● DOCUMENT SEGMENT
Partners in cannabis retail and growing operation dispute terms of verbal agreement after business improves and a buyer for the business is found.
$662,075 against Defendant Mumford.
$662,075
Law Offices of Jessica Ponce by Jessica Ponce, Los Angeles.
Law Office of Barry L. Greenhalgh by Barry L. Greenhalgh, Monterey Park.
Prior to 2018, defendant Terrence Mumford was a holder of a cannabis micro-business license, permitting retail sale of cannabis products and the cultivation of cannabis at a business location on Crenshaw Blvd. in Los Angeles. By late 2017, Mumford’s retail operation lacked customers and the cultivation operation had ceased.
Plaintiff Matthew Dunn contended that in early January 2018, he and Mumford verbally agreed to go into business together to develop the retail sales business. He and Mumford agreed that Dunn would take over the day-to-day management of the retail business, provide capital for the business in a minimum of $50,000, stock the shelves with a variety of cannabis products, and hire the employees for the operation. In return, upon assuming the management, Dunn would become a 30% owner of the business, with Mumford providing the micro-business license and the lease of premises for the operation. The parties further agreed that, when the business became profitable to a degree mutually agreeable, they would sell the business and divide the profits in accordance with their ownership percentages, and that Dunn would receive an additional amount equal to the amount of his capital investment into the business.

● WHAT TO DO
A. In the cannabis case summary, what was the minimum amount of capital Dunn agreed to provide for the business?
B. Decide whether each statement agrees with the cannabis case summary. Answer yes or no, and quote the words from the summary that decide it.
(i) Mumford's cultivation operation had ceased by late 2017.
(ii) Under the verbal agreement, Dunn would become a 50% owner of the business.
(iii) Mumford was to provide the lease of premises for the operation.
C. Continue the cannabis case summary from its last sentence.

● DATA EXCERPTS
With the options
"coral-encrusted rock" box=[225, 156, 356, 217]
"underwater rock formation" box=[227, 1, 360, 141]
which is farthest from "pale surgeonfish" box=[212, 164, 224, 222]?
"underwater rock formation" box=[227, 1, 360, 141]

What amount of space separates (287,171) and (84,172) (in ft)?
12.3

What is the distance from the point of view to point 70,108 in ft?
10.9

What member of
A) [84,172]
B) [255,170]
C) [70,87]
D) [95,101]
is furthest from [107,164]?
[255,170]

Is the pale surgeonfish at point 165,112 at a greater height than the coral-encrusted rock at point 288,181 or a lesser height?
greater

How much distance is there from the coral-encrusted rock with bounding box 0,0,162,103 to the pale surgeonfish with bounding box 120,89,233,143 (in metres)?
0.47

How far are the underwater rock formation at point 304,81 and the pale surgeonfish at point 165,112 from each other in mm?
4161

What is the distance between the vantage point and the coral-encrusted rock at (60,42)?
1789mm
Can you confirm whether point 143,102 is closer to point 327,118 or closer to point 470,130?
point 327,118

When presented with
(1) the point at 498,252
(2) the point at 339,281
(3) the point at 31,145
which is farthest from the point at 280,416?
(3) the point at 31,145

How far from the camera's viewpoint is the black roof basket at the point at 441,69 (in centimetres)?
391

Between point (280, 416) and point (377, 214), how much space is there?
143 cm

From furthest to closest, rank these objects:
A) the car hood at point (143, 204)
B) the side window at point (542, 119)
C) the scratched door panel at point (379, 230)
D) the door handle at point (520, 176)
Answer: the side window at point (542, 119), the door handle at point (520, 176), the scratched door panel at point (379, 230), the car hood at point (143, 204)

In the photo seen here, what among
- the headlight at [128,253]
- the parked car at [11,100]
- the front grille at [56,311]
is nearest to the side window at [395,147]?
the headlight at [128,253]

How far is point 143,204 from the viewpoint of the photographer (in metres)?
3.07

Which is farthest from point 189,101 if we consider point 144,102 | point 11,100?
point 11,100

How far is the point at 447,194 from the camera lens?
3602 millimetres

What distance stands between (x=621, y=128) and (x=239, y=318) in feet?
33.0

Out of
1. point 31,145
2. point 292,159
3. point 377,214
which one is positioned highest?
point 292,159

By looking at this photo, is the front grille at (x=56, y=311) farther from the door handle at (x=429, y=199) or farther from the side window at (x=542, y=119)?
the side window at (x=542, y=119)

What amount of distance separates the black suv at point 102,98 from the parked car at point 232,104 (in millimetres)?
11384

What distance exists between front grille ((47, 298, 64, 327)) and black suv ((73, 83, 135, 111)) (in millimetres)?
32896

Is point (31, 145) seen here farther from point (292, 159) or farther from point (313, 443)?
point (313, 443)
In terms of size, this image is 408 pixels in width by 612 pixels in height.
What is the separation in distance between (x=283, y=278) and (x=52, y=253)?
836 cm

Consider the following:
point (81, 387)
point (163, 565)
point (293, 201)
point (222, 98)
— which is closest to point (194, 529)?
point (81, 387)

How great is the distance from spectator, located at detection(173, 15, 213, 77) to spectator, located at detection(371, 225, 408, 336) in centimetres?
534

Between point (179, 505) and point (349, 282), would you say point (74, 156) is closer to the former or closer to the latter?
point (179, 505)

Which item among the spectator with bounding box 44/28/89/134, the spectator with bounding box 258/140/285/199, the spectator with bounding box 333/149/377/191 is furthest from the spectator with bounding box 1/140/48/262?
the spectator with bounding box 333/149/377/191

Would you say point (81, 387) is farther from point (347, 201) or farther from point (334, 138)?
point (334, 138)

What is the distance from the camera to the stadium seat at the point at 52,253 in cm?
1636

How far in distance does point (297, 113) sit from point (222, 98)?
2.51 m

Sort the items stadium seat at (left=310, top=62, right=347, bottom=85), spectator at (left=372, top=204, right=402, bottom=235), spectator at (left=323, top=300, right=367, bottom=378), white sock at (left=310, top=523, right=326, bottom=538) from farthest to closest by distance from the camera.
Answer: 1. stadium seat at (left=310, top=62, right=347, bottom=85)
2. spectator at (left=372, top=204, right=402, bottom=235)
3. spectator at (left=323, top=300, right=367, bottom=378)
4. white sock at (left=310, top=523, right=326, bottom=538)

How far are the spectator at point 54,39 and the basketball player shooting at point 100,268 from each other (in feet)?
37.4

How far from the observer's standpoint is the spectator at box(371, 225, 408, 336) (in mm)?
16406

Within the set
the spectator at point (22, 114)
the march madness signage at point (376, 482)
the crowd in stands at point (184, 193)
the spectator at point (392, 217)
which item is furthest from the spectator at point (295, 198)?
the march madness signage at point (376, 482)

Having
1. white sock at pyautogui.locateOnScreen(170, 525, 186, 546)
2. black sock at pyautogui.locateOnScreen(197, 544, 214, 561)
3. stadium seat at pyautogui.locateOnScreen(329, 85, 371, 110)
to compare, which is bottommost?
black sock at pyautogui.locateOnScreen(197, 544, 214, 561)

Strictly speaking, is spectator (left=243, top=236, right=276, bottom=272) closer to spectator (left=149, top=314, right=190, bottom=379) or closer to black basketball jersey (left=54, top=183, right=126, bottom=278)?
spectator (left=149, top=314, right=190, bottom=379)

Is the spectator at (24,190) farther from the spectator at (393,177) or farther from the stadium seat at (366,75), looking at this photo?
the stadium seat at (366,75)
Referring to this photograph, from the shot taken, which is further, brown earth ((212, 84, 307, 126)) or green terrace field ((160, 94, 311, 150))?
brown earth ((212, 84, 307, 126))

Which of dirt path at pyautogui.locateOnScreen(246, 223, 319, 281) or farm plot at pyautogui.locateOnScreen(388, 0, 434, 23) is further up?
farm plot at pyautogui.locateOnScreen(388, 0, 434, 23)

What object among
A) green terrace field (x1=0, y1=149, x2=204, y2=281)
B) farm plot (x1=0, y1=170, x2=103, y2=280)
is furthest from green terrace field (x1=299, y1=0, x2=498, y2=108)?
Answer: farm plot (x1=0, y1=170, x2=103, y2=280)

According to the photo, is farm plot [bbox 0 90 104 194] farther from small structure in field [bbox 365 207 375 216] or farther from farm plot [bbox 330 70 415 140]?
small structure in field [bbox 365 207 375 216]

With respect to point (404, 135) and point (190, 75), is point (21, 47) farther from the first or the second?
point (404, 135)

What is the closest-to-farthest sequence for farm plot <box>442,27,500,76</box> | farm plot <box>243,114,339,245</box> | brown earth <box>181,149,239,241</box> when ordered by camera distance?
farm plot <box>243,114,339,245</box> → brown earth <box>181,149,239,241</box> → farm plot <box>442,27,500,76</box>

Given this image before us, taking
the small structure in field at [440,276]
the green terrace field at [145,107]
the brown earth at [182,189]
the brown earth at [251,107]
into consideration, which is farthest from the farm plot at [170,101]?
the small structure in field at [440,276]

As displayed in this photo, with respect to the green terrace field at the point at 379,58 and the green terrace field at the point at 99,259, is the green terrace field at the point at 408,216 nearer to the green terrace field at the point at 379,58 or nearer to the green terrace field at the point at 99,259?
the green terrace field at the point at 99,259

● TASK RESPONSES
A. A minimum of $50,000.

B.
(i) Yes: "By late 2017, Mumford’s retail operation lacked customers and the cultivation operation had ceased."
(ii) No: "Dunn would become a 30% owner of the business"
(iii) Yes: "with Mumford providing the micro-business license and the lease of premises for the operation"

C.
Promptly upon said verbal agreement, Dunn undertook the management of the business, invested $83,295, and eventually made the business profitable with sales reaching 100 patients per day. Dunn contacted a broker, who found a buyer, who agreed in January 2019 to buy the business for $1.5 million. Mumford signed a memorandum of understanding, but backed out of the deal. Several weeks later Mumford found another buyer on his own, to whom he sold the business for $1.6 million, payable in installments, $1.2 million upon signing and $400k when the license transfer received governmental approval. Mumford received the $1.2 million but failed to pay Dunn his portion of the proceeds. As of the time of trial of the case, the transfers were yet to be approved by authorities.
Dunn and Mumford also had a second oral agreement, for the cultivation of cannabis, under which Dunn would operate this business as well, and receive a 30% share of the harvest. Dunn contended that Mumford kept the entire harvest, not paying any part to Dunn. Dunn contended that the harvest had a value of $329,266. On the retail agreement, Dunn claimed damages of $563,295 (30% of the $1.6 mil., plus $83,295, the capital investment amount). On the cultivation agreement, Dunn claimed damages of $98,780. Grand total damages claimed: $662,075.
Dunn’s causes of action included both damage and equity claims. Damage claims consisted of breach of contract, breach of fiduciary duty, promissory estoppel, and restitution of unjust enrichment. Equity claims consisted of dissolution of partnership, constructive trust, accounting, and injunctive relief. The court reserved to itself the adjudication of the equity claims. Plaintiff’s counsel asked the jury to “put honor back into a handshake.”
Respecting the retail partnership agreement, defendant contended that no contract had been formed because the terms were too vague and uncertain. He denied ever agreeing to give Dunn a percentage share of the business and contended that he would never enter into a business agreement involving a large sum of money without a written agreement. On the cultivation claim, Mumford claimed that he gave Dunn a 30% share of the harvest.
Loss of share of the proceeds of the sale of the business. Loss of share of the cultivation harvest.